Last updated on August 20th, 2018 at 06:19 pm
With contingent workers now comprising 40.4 percent of the U.S. workforce and growing, it’s imperative that MSP program managers help their clients manage and control the cost of contingent labor. But a company’s total staffing expenditures are driven and influenced by so many factors, that program managers and buyers may miss the forest for the trees if they focus on agency markups alone.
In fact, once you’ve squeezed every last drop of savings out of supplier margins, total expenditures may continue to rise while service delivery suffers. Understanding the impact of hidden cost drivers, that often have interdependent relationships, is the best way to identify untapped cost-savings opportunities.
If you’ve run out of ideas, don’t worry. Here are five key ways that program managers and staffing suppliers can work together to keep the total cost of contingent labor down and under control.
While providing contractors with benefits such as paid sick leave, health insurance, workers’ comp and unemployment insurance can help them thrive in the “gig” economy, burgeoning indirect labor costs increase staffing firm overhead and mark-ups for contingent workers.
For instance, unemployment claims increase the experience modifications of staffing firms. Giving contingents encore assignments not only increases productivity and line manager satisfaction, the practice minimizes hiring costs and unemployment tax rates for staffing firms.
Rather than purchasing drug screens, background investigations and insurance coverage for a client’s specific needs through hundreds of staffing suppliers, why not aggregate purchasing power and maximize economies of scale by using the same firms across multiple supply chains and clients?
Small staffing firms may not have the clout or volume to negotiate lower pricing on their own.By consolidating expenditures, MSPs can garner price concessions, better payment terms, smoother communication and express handling from vendors and pass the savings along to their staffing partners and clients.

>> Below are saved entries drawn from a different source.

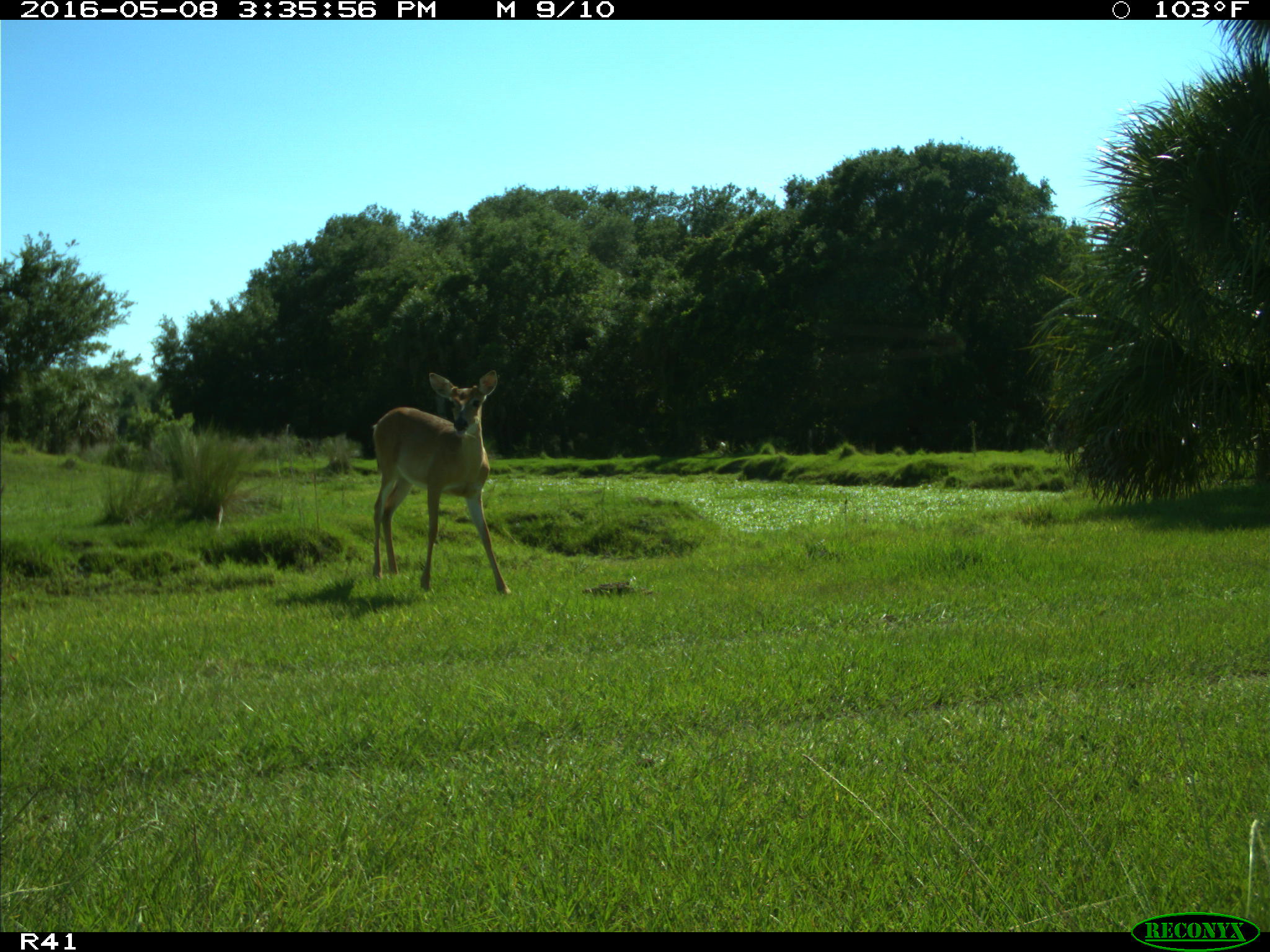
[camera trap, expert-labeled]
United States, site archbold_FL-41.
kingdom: Animalia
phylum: Chordata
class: Mammalia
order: Artiodactyla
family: Cervidae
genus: Odocoileus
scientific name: Odocoileus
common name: deer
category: unidentified deer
Unidentified deer (deer) (Odocoileus).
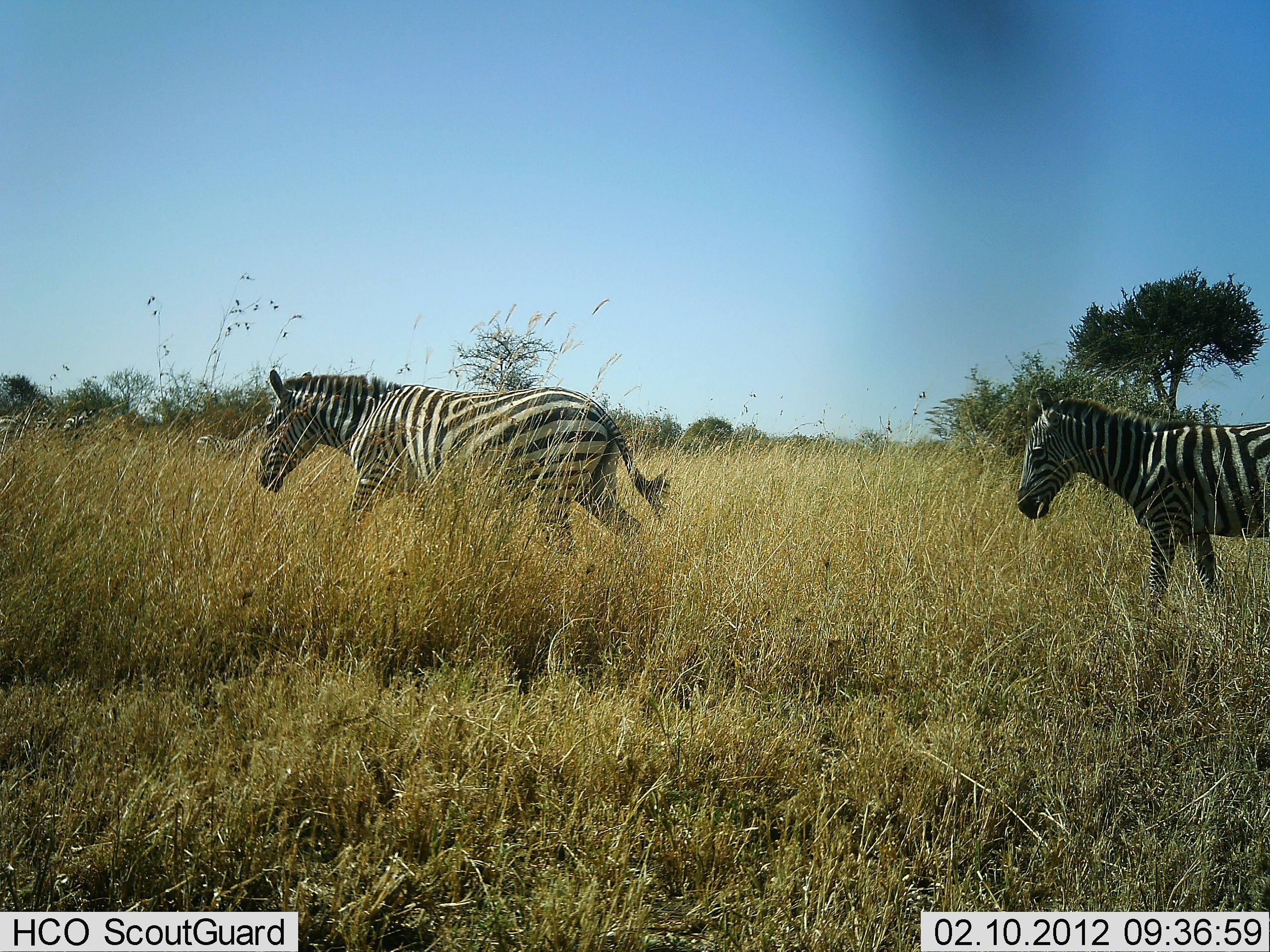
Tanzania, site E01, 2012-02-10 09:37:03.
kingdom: Animalia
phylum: Chordata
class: Mammalia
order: Perissodactyla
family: Equidae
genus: Equus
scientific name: Equus quagga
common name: plains zebra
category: zebra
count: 2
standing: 22%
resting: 0%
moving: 96%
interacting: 0%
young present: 9%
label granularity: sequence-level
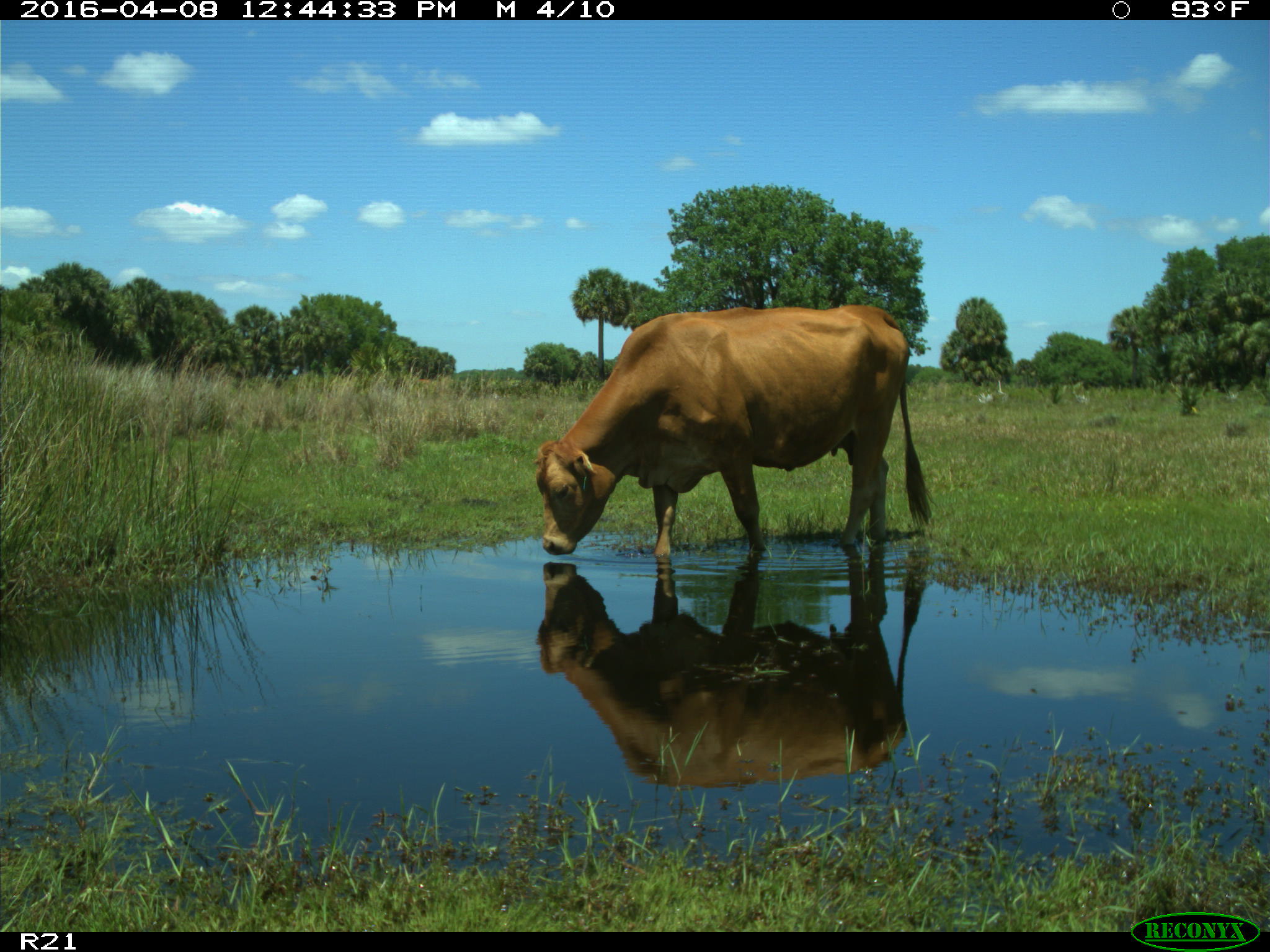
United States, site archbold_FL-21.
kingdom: Animalia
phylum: Chordata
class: Mammalia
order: Artiodactyla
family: Bovidae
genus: Bos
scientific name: Bos taurus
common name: domestic cow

Hiring managers often think that requesting a senior-level contractor guarantees success. In fact, a rock star may be bored and leave for a more challenging project if he’s over-qualified. Worse yet, sliding a candidate into a higher category to boost their hourly pay can result in pay inequality that causes friction and disrupts team harmony. Both under- and over-estimating the talent requirements for an assignment have negative financial consequences. Ensure that the job description aligns with the candidate experience and skills by right-sizing roles.
The average cost of replacing an employee ranges from 30 to 150 percent of their annual salary depending on their level of expertise. And two-thirds of those costs are related to rehiring and lost productivity, which definitely applies to contingent workers.
So does it really make sense to impose tenure limits on top performers who have acquired valuable institutional knowledge and skills? The rewards of extending assignment limits often outweigh the co-employment risks. Your staffing supplier may even give you a reduced rate if you reassign tenured contractors to new projects
Consolidating suppliers is a proven strategy to concentrate buying power, reduce bill rates and lower operating costs according to research from The Hackett Group.
When you stop to think about it, having 50 suppliers chasing the same candidate is not only inefficient, the tenacious pursuit may cause the contractor to demand a higher hourly rate. Plus, disjointed recruiting efforts could inadvertently damage the employment brands of staffing suppliers and clients.Optimizing the supplier community and limiting competition may actually work to your advantage, especially in markets where talent is scarce.
Working as a team to identify the hidden cost-drivers associated with contingent staffing can be the key to substantial savings for staffing firms, MSPs and their clients.